Powstał trybunał ds. zbrodni reżimu Saddama
Irackie władze tymczasowe powołały trybunał ds. zbrodni reżimu Saddama Husajna. Ma osądzić zbrodnie wojenne, ludobójstwo i zbrodnie przeciwko ludzkości. Niewykluczone, że trybunał zaocznie skaże obalonego dyktatora.
Aby podkreślić, że powołanie trybunału to dzieło samych Irakijczyków, amerykański cywilny administrator Iraku Paul Bremer czasowo przekazał Radzie Zarządzającej całość uprawnień ustawodawczych. Chociaż pod decyzją Rady nie złożył - jak robi to w innych przypadkach - swojego podpisu, w Bagdadzie nikt nie ma wątpliwości, że przygotowania do powołania trybunału przebiegały w ścisłej współpracy z Amerykanami.
Przewodniczący Rady Zarządzającej Abdel Aziz al-Hakim powiedział, że trybunał będzie mógł osądzić zbrodnie popełnione od 17 lipca 1968 roku - kiedy saddamowska partia Baas doszła do władzy - do 1 maja 2003 roku - kiedy prezydent George W. Bush ogłosił zakończenie głównych działań wojennych w Iraku.
"To dla Iraku historyczna chwila" - powiedział podczas uroczystości al-Hakim. Ogłoszenie powstania trybunału odbyło się w urządzonej już sali posiedzeń. Dawniej to samo pomieszczenie służyło Saddamowi do eksponowania prezentów, które dostał z zagranicy.
Uroczystość nie przyniosła odpowiedzi na kilka pytań. Przede wszystkim nie wiadomo, kiedy trybunał rozpocznie działalność. Szef komitetu prawnego Rady Zarządzającej Dara Nor al-Din nie spodziewa się, żeby się to stało w najbliższych miesiącach.
Nie wiadomo, jaki będzie najwyższy wymiar kary. Źródła Associated Press twierdzą, że większość członków Rady Zarządzającej chciałaby, żeby była to kara śmierci.

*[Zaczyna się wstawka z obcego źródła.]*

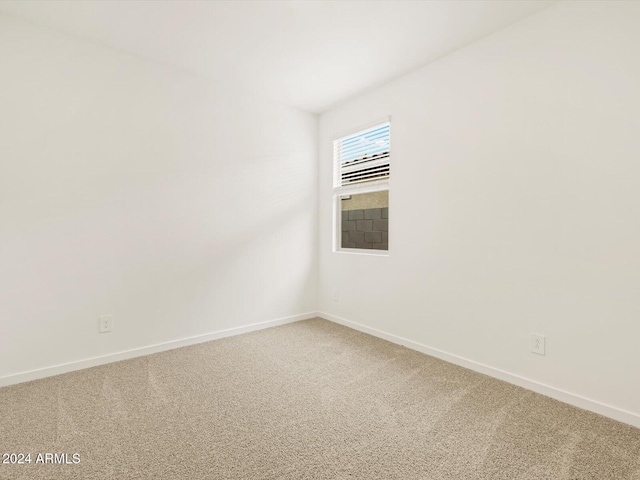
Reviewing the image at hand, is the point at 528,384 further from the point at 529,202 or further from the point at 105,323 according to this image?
the point at 105,323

Ma o tym zadecydować suwerenny rząd tymczasowy, który powinien powstać w połowie przyszłego roku.
Nie rozstrzygnięto, ilu oskarżonych trafi przed trybunał. Wcześniej źródła w Radzie informowały, że jako pierwsi na ławie oskarżonych zasiądą prominenci obalonego reżimu, zatrzymani już w Iraku. W irackich więzieniach jest co najmniej 5,5 tys. osób, ale nie wiadomo, ile podejrzewa się o najcięższe zbrodnie.
Siły koalicyjne obiecały współpracę z trybunałem i przekazywanie mu schwytanych oskarżonych. W ich rękach jest 38 z 55 najbardziej poszukiwanych funkcjonariuszy reżimu, umieszczonych w amerykańskiej talii kart. As pik, czyli Saddam Husajn, pozostaje na wolności. Dwaj synowie dyktatora, którzy także byli w talii, zostali zabici.
Członkowie Rady zapowiadają, że Saddam będzie osądzony zaocznie. "Zostanie oskarżony o zbrodnie przeciwko ludzkości i narodowi irackiemu" - powiedział Ahmed Szalabi.
Rozprawy mają być jawne. Rozważa się nawet telewizyjne transmisje. Oskarżeni będą mieli adwokatów i prawo do odwołania od wyroku.
Podstawą prawną działalności trybunału ma być iracki kodeks karny, a także niektóre przepisy prawa międzynarodowego, w tym konwencje genewskie. Trybunał ma też korzystać częściowo ze statutów oenzetowskich trybunałów ds. zbrodni w byłej Jugosławii i Ruandzie, a także Międzynarodowego Trybunału Karnego.
W odróżnieniu od tamtych sądów, trybunał w Iraku będzie złożony wyłącznie z prawników z tego kraju. Zagraniczni prawnicy mają być tylko doradcami. Obrońcy praw człowieka zgłaszają w związku z tym obawy, że Irakijczykom po latach dyktatury może brakować doświadczenia i niezbędnej wiedzy. Niektórzy już wątpią w bezstronność procesów, zwracając uwagę na władzę, jaką w okupowanym Iraku mają Stany Zjednoczone.
Mimo że formalnie trybunał został powołany przez irackie władze, krytycy na Zachodzie mają wątpliwości co do legalności jego powołania. Wskazują, że prawo międzynarodowe zakazuje mocarstwom okupacyjnym (taki jest oficjalny status USA i Wielkiej Brytanii w Iraku) wprowadzania nowych praw poza tymi, które są niezbędne do przywrócenia porządku i bezpieczeństwa w okupowanym kraju.